• **Dataset records**:
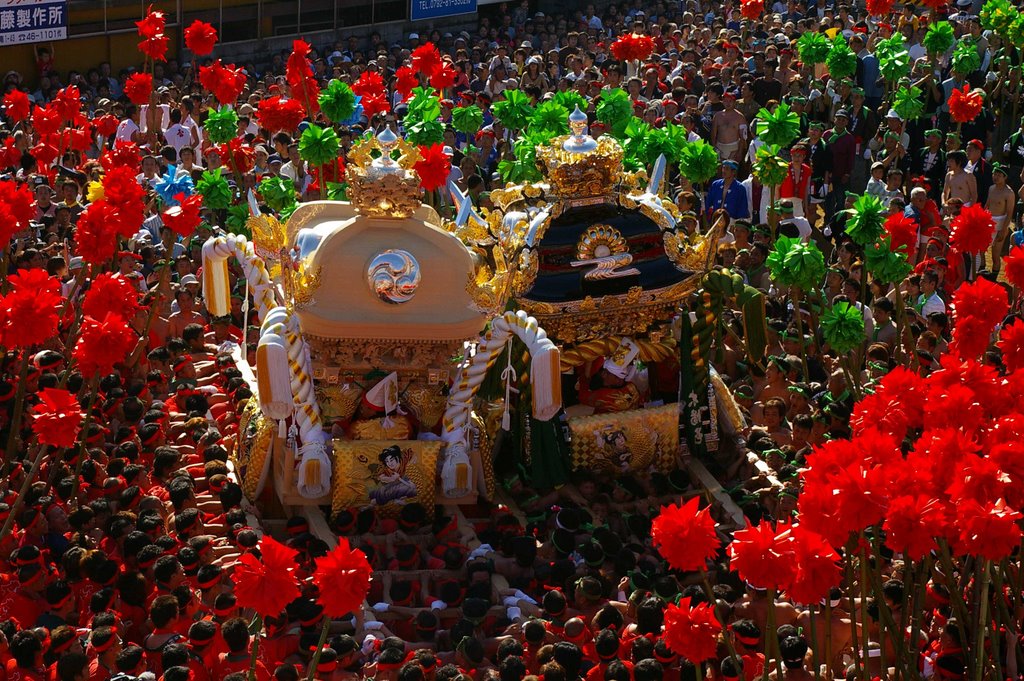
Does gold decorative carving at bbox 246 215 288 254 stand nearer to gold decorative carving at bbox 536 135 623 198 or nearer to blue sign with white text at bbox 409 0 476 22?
gold decorative carving at bbox 536 135 623 198

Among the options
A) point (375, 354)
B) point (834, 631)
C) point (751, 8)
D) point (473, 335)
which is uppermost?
point (751, 8)

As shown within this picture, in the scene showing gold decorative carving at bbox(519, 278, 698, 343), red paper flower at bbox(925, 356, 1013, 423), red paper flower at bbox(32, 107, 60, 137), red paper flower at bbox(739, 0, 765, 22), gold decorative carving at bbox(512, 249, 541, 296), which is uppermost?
red paper flower at bbox(739, 0, 765, 22)

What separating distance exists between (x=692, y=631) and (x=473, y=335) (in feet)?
13.9

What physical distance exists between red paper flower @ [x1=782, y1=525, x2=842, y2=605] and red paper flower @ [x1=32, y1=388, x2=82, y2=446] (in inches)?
194

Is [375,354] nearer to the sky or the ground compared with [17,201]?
nearer to the ground

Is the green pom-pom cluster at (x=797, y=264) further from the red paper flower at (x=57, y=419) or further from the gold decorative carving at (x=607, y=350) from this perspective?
the red paper flower at (x=57, y=419)

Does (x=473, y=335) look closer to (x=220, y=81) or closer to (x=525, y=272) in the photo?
(x=525, y=272)

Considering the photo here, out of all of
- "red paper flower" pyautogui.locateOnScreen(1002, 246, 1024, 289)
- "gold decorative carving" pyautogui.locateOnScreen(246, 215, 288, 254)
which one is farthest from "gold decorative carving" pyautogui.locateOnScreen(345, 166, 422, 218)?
"red paper flower" pyautogui.locateOnScreen(1002, 246, 1024, 289)

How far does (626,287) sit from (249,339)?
358 cm

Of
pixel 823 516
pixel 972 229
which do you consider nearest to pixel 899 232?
pixel 972 229

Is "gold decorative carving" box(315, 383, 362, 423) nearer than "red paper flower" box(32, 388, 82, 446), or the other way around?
"red paper flower" box(32, 388, 82, 446)

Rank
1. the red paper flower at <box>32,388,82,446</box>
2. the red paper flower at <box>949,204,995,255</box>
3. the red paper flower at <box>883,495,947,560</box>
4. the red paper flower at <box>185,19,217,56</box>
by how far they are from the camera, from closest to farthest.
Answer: the red paper flower at <box>883,495,947,560</box>
the red paper flower at <box>32,388,82,446</box>
the red paper flower at <box>949,204,995,255</box>
the red paper flower at <box>185,19,217,56</box>

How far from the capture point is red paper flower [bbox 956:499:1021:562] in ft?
25.9

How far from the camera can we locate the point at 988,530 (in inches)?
311
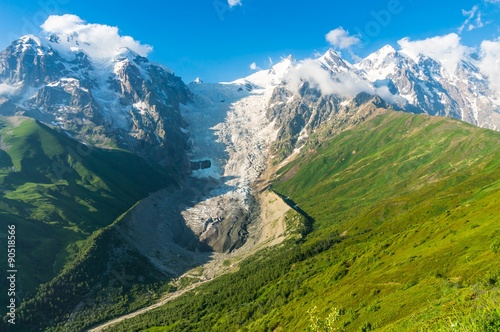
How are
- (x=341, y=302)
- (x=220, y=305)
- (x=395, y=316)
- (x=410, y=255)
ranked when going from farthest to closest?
(x=220, y=305), (x=410, y=255), (x=341, y=302), (x=395, y=316)

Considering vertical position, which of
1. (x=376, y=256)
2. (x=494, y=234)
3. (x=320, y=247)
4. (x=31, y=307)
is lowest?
(x=320, y=247)

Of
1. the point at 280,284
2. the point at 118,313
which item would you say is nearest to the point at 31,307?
the point at 118,313

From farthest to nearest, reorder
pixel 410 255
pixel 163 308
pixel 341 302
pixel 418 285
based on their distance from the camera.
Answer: pixel 163 308
pixel 410 255
pixel 341 302
pixel 418 285

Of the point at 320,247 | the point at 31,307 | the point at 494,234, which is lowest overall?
the point at 320,247

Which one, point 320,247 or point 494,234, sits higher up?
point 494,234

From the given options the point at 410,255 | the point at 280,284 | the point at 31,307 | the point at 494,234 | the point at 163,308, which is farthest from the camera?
the point at 163,308

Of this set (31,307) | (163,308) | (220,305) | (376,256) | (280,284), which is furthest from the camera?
(163,308)

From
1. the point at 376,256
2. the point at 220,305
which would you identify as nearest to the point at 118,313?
the point at 220,305

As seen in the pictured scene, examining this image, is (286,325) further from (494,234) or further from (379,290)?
(494,234)

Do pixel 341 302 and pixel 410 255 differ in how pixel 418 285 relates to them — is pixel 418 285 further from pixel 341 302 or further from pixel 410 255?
pixel 410 255

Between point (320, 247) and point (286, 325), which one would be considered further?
point (320, 247)
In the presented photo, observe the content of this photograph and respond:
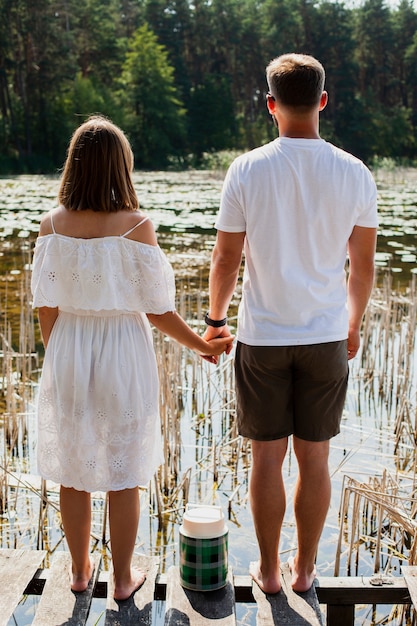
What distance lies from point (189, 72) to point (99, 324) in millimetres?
47687

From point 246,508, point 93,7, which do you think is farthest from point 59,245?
point 93,7

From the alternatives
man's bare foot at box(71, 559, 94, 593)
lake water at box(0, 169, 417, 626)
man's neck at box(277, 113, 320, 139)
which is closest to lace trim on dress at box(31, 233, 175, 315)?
man's neck at box(277, 113, 320, 139)

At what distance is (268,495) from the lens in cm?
238

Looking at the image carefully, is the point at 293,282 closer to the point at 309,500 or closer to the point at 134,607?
the point at 309,500

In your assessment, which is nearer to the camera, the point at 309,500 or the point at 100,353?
the point at 100,353

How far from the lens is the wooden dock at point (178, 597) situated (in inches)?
90.1

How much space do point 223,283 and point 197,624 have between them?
945 millimetres

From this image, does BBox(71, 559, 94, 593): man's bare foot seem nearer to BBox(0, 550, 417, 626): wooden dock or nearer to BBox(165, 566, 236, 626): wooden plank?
BBox(0, 550, 417, 626): wooden dock

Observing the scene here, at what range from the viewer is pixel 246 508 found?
388 cm

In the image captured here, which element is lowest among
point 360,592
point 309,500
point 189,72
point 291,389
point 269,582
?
point 360,592

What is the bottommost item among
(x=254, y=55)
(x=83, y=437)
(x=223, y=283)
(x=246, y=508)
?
(x=246, y=508)

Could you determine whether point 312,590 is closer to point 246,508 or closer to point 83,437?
point 83,437

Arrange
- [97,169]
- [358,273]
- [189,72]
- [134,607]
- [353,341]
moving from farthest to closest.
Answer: [189,72]
[353,341]
[358,273]
[134,607]
[97,169]

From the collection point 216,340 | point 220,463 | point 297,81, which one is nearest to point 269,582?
point 216,340
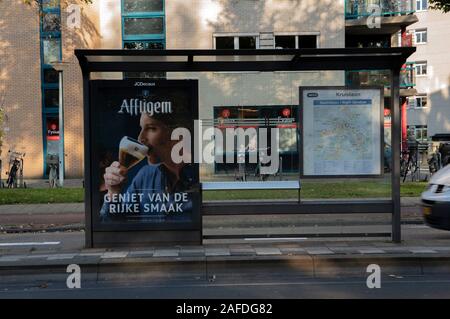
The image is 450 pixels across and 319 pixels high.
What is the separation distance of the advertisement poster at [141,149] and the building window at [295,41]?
56.0ft

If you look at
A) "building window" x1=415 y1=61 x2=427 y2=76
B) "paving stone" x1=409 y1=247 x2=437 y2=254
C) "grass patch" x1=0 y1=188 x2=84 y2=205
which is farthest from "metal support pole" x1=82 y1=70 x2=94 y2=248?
"building window" x1=415 y1=61 x2=427 y2=76

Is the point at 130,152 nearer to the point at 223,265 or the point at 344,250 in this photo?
the point at 223,265

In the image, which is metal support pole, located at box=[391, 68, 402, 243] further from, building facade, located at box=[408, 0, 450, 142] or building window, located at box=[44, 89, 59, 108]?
building facade, located at box=[408, 0, 450, 142]

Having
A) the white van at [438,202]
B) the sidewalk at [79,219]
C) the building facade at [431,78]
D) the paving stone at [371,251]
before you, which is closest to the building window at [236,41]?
the sidewalk at [79,219]

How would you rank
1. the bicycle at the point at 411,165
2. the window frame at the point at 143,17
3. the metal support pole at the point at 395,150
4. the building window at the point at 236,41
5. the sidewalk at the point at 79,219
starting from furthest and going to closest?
1. the window frame at the point at 143,17
2. the building window at the point at 236,41
3. the bicycle at the point at 411,165
4. the sidewalk at the point at 79,219
5. the metal support pole at the point at 395,150

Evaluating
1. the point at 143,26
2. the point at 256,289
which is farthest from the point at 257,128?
the point at 143,26

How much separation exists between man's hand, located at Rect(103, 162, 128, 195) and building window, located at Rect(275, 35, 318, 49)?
17.5m

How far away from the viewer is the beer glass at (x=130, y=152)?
24.9 ft

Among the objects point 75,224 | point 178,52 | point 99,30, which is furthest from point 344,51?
point 99,30

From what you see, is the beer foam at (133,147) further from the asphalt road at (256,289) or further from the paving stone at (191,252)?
the asphalt road at (256,289)

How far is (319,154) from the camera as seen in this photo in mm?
7879

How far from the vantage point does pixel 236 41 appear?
2380 centimetres

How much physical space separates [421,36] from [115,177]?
4966cm

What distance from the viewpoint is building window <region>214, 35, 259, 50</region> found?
2378 centimetres
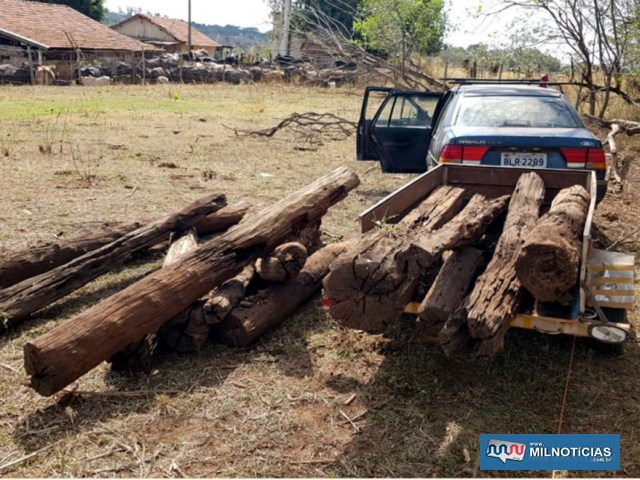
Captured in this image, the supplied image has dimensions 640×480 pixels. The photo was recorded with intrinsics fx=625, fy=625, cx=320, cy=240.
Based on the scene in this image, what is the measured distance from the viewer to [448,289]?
3520 millimetres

• **Exercise directions**:
Rewrite the entries from the line that contains "How far is (319,154)" through the end of the entries, replacing "camera" with "lens" and keeping everything else the same. Leave out the pictures.

• **Result below**:
How far is (319,154) from the lens as seen in this photo in mm?
7879

How far from the vantage point does pixel 236 41 appear?
2380 centimetres

How much physical space separates [421,36] from [115,177]?
4966cm

What distance from the viewpoint is building window <region>214, 35, 259, 50</region> found?
2378 centimetres
Captured in this image, the supplied image has dimensions 640×480 pixels. The photo was recorded with intrinsics fx=625, fy=625, cx=320, cy=240.
Based on the scene in this image, what is the measured distance from the viewer to [448,289]?
3520 millimetres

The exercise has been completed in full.